--- Input data Enclosed Below ---

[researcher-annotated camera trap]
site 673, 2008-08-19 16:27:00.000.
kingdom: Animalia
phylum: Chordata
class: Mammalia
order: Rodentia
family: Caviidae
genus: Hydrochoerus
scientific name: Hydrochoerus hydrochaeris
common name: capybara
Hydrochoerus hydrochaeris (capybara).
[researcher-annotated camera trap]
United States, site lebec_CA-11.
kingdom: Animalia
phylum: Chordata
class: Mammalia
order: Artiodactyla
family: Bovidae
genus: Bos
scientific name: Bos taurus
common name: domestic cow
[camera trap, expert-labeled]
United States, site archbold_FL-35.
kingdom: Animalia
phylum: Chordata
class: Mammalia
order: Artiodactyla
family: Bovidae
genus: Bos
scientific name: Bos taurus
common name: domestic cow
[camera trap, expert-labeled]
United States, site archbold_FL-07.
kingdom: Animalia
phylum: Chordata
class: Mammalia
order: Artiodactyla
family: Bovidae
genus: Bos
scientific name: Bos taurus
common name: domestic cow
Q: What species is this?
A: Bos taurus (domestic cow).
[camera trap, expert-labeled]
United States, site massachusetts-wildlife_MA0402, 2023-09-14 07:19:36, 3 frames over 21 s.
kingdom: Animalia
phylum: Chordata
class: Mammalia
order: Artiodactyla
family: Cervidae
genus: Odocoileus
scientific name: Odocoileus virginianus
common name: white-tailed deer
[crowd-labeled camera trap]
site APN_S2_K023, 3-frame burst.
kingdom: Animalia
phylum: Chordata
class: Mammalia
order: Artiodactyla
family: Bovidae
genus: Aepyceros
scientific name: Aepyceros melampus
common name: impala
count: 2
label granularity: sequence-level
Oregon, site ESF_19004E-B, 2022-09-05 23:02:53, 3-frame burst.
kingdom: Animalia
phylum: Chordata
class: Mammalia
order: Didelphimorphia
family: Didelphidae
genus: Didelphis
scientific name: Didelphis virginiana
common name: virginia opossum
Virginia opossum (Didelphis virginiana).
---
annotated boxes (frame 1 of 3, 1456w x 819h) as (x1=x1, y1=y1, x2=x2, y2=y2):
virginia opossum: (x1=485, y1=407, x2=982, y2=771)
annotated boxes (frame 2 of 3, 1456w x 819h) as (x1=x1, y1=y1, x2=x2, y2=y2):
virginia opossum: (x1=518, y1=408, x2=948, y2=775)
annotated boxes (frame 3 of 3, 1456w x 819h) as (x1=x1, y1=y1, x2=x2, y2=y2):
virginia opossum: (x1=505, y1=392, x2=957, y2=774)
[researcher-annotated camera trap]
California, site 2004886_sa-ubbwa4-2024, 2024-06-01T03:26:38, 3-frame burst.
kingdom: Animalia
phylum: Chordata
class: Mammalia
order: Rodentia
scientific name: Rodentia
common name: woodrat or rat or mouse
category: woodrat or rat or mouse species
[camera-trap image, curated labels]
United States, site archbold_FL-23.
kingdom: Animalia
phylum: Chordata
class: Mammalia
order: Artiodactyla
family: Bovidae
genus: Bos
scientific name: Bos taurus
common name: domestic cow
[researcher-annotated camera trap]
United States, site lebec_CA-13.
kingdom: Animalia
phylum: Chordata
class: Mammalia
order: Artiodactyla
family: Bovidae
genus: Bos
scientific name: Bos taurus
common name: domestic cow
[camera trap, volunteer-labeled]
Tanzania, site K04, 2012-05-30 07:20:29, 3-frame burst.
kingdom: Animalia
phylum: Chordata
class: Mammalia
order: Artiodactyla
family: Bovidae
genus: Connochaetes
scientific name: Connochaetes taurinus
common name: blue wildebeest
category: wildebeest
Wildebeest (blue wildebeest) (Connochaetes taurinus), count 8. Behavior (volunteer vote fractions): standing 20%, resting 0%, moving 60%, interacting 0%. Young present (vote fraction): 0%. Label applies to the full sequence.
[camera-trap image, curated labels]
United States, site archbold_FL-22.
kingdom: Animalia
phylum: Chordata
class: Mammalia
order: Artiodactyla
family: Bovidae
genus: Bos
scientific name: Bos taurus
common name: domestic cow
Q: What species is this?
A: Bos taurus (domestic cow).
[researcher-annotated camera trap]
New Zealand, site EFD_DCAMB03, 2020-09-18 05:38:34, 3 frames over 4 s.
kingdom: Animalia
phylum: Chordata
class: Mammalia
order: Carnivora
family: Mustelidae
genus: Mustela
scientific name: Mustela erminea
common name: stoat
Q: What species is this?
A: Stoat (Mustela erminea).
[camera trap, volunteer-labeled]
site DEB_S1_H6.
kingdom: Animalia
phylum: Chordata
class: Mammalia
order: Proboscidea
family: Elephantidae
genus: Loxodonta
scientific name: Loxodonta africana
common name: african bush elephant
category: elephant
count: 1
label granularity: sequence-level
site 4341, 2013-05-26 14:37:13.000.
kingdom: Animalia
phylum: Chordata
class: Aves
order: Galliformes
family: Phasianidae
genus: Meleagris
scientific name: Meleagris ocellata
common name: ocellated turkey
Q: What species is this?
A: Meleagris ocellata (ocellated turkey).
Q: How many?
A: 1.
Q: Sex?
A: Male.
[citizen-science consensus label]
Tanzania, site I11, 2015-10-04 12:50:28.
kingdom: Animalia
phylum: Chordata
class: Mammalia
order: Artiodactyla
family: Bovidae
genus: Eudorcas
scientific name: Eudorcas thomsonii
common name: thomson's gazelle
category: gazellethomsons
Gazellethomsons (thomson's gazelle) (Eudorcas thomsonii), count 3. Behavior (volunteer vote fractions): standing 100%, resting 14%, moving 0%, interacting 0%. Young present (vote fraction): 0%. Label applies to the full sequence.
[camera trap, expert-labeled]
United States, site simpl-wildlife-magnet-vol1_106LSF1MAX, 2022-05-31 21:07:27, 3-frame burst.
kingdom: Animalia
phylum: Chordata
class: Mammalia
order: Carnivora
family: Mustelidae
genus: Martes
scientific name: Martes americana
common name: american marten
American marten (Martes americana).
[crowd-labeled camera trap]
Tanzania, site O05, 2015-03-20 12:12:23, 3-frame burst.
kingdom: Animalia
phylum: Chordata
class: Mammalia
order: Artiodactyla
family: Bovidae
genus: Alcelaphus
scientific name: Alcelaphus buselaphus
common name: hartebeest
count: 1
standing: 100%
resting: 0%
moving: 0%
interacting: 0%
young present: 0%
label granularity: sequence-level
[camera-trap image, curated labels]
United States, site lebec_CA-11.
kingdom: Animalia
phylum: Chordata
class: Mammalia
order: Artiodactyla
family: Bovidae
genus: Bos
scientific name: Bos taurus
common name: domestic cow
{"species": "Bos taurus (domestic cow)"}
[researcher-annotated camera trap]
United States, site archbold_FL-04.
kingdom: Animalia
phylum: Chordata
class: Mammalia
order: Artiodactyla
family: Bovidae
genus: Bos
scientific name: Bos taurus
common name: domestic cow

--- End of Enclosed Input data ---

> [What to produce]
Set down each record again, exactly as written.

> [Output below]
[researcher-annotated camera trap]
site 673, 2008-08-19 16:27:00.000.
kingdom: Animalia
phylum: Chordata
class: Mammalia
order: Rodentia
family: Caviidae
genus: Hydrochoerus
scientific name: Hydrochoerus hydrochaeris
common name: capybara
Hydrochoerus hydrochaeris (capybara).
[researcher-annotated camera trap]
United States, site lebec_CA-11.
kingdom: Animalia
phylum: Chordata
class: Mammalia
order: Artiodactyla
family: Bovidae
genus: Bos
scientific name: Bos taurus
common name: domestic cow
[camera trap, expert-labeled]
United States, site archbold_FL-35.
kingdom: Animalia
phylum: Chordata
class: Mammalia
order: Artiodactyla
family: Bovidae
genus: Bos
scientific name: Bos taurus
common name: domestic cow
[camera trap, expert-labeled]
United States, site archbold_FL-07.
kingdom: Animalia
phylum: Chordata
class: Mammalia
order: Artiodactyla
family: Bovidae
genus: Bos
scientific name: Bos taurus
common name: domestic cow
Q: What species is this?
A: Bos taurus (domestic cow).
[camera trap, expert-labeled]
United States, site massachusetts-wildlife_MA0402, 2023-09-14 07:19:36, 3 frames over 21 s.
kingdom: Animalia
phylum: Chordata
class: Mammalia
order: Artiodactyla
family: Cervidae
genus: Odocoileus
scientific name: Odocoileus virginianus
common name: white-tailed deer
[crowd-labeled camera trap]
site APN_S2_K023, 3-frame burst.
kingdom: Animalia
phylum: Chordata
class: Mammalia
order: Artiodactyla
family: Bovidae
genus: Aepyceros
scientific name: Aepyceros melampus
common name: impala
count: 2
label granularity: sequence-level
Oregon, site ESF_19004E-B, 2022-09-05 23:02:53, 3-frame burst.
kingdom: Animalia
phylum: Chordata
class: Mammalia
order: Didelphimorphia
family: Didelphidae
genus: Didelphis
scientific name: Didelphis virginiana
common name: virginia opossum
Virginia opossum (Didelphis virginiana).
---
annotated boxes (frame 1 of 3, 1456w x 819h) as (x1=x1, y1=y1, x2=x2, y2=y2):
virginia opossum: (x1=485, y1=407, x2=982, y2=771)
annotated boxes (frame 2 of 3, 1456w x 819h) as (x1=x1, y1=y1, x2=x2, y2=y2):
virginia opossum: (x1=518, y1=408, x2=948, y2=775)
annotated boxes (frame 3 of 3, 1456w x 819h) as (x1=x1, y1=y1, x2=x2, y2=y2):
virginia opossum: (x1=505, y1=392, x2=957, y2=774)
[researcher-annotated camera trap]
California, site 2004886_sa-ubbwa4-2024, 2024-06-01T03:26:38, 3-frame burst.
kingdom: Animalia
phylum: Chordata
class: Mammalia
order: Rodentia
scientific name: Rodentia
common name: woodrat or rat or mouse
category: woodrat or rat or mouse species
[camera-trap image, curated labels]
United States, site archbold_FL-23.
kingdom: Animalia
phylum: Chordata
class: Mammalia
order: Artiodactyla
family: Bovidae
genus: Bos
scientific name: Bos taurus
common name: domestic cow
[researcher-annotated camera trap]
United States, site lebec_CA-13.
kingdom: Animalia
phylum: Chordata
class: Mammalia
order: Artiodactyla
family: Bovidae
genus: Bos
scientific name: Bos taurus
common name: domestic cow
[camera trap, volunteer-labeled]
Tanzania, site K04, 2012-05-30 07:20:29, 3-frame burst.
kingdom: Animalia
phylum: Chordata
class: Mammalia
order: Artiodactyla
family: Bovidae
genus: Connochaetes
scientific name: Connochaetes taurinus
common name: blue wildebeest
category: wildebeest
Wildebeest (blue wildebeest) (Connochaetes taurinus), count 8. Behavior (volunteer vote fractions): standing 20%, resting 0%, moving 60%, interacting 0%. Young present (vote fraction): 0%. Label applies to the full sequence.
[camera-trap image, curated labels]
United States, site archbold_FL-22.
kingdom: Animalia
phylum: Chordata
class: Mammalia
order: Artiodactyla
family: Bovidae
genus: Bos
scientific name: Bos taurus
common name: domestic cow
Q: What species is this?
A: Bos taurus (domestic cow).
[researcher-annotated camera trap]
New Zealand, site EFD_DCAMB03, 2020-09-18 05:38:34, 3 frames over 4 s.
kingdom: Animalia
phylum: Chordata
class: Mammalia
order: Carnivora
family: Mustelidae
genus: Mustela
scientific name: Mustela erminea
common name: stoat
Q: What species is this?
A: Stoat (Mustela erminea).
[camera trap, volunteer-labeled]
site DEB_S1_H6.
kingdom: Animalia
phylum: Chordata
class: Mammalia
order: Proboscidea
family: Elephantidae
genus: Loxodonta
scientific name: Loxodonta africana
common name: african bush elephant
category: elephant
count: 1
label granularity: sequence-level
site 4341, 2013-05-26 14:37:13.000.
kingdom: Animalia
phylum: Chordata
class: Aves
order: Galliformes
family: Phasianidae
genus: Meleagris
scientific name: Meleagris ocellata
common name: ocellated turkey
Q: What species is this?
A: Meleagris ocellata (ocellated turkey).
Q: How many?
A: 1.
Q: Sex?
A: Male.
[citizen-science consensus label]
Tanzania, site I11, 2015-10-04 12:50:28.
kingdom: Animalia
phylum: Chordata
class: Mammalia
order: Artiodactyla
family: Bovidae
genus: Eudorcas
scientific name: Eudorcas thomsonii
common name: thomson's gazelle
category: gazellethomsons
Gazellethomsons (thomson's gazelle) (Eudorcas thomsonii), count 3. Behavior (volunteer vote fractions): standing 100%, resting 14%, moving 0%, interacting 0%. Young present (vote fraction): 0%. Label applies to the full sequence.
[camera trap, expert-labeled]
United States, site simpl-wildlife-magnet-vol1_106LSF1MAX, 2022-05-31 21:07:27, 3-frame burst.
kingdom: Animalia
phylum: Chordata
class: Mammalia
order: Carnivora
family: Mustelidae
genus: Martes
scientific name: Martes americana
common name: american marten
American marten (Martes americana).
[crowd-labeled camera trap]
Tanzania, site O05, 2015-03-20 12:12:23, 3-frame burst.
kingdom: Animalia
phylum: Chordata
class: Mammalia
order: Artiodactyla
family: Bovidae
genus: Alcelaphus
scientific name: Alcelaphus buselaphus
common name: hartebeest
count: 1
standing: 100%
resting: 0%
moving: 0%
interacting: 0%
young present: 0%
label granularity: sequence-level
[camera-trap image, curated labels]
United States, site lebec_CA-11.
kingdom: Animalia
phylum: Chordata
class: Mammalia
order: Artiodactyla
family: Bovidae
genus: Bos
scientific name: Bos taurus
common name: domestic cow
{"species": "Bos taurus (domestic cow)"}
[researcher-annotated camera trap]
United States, site archbold_FL-04.
kingdom: Animalia
phylum: Chordata
class: Mammalia
order: Artiodactyla
family: Bovidae
genus: Bos
scientific name: Bos taurus
common name: domestic cow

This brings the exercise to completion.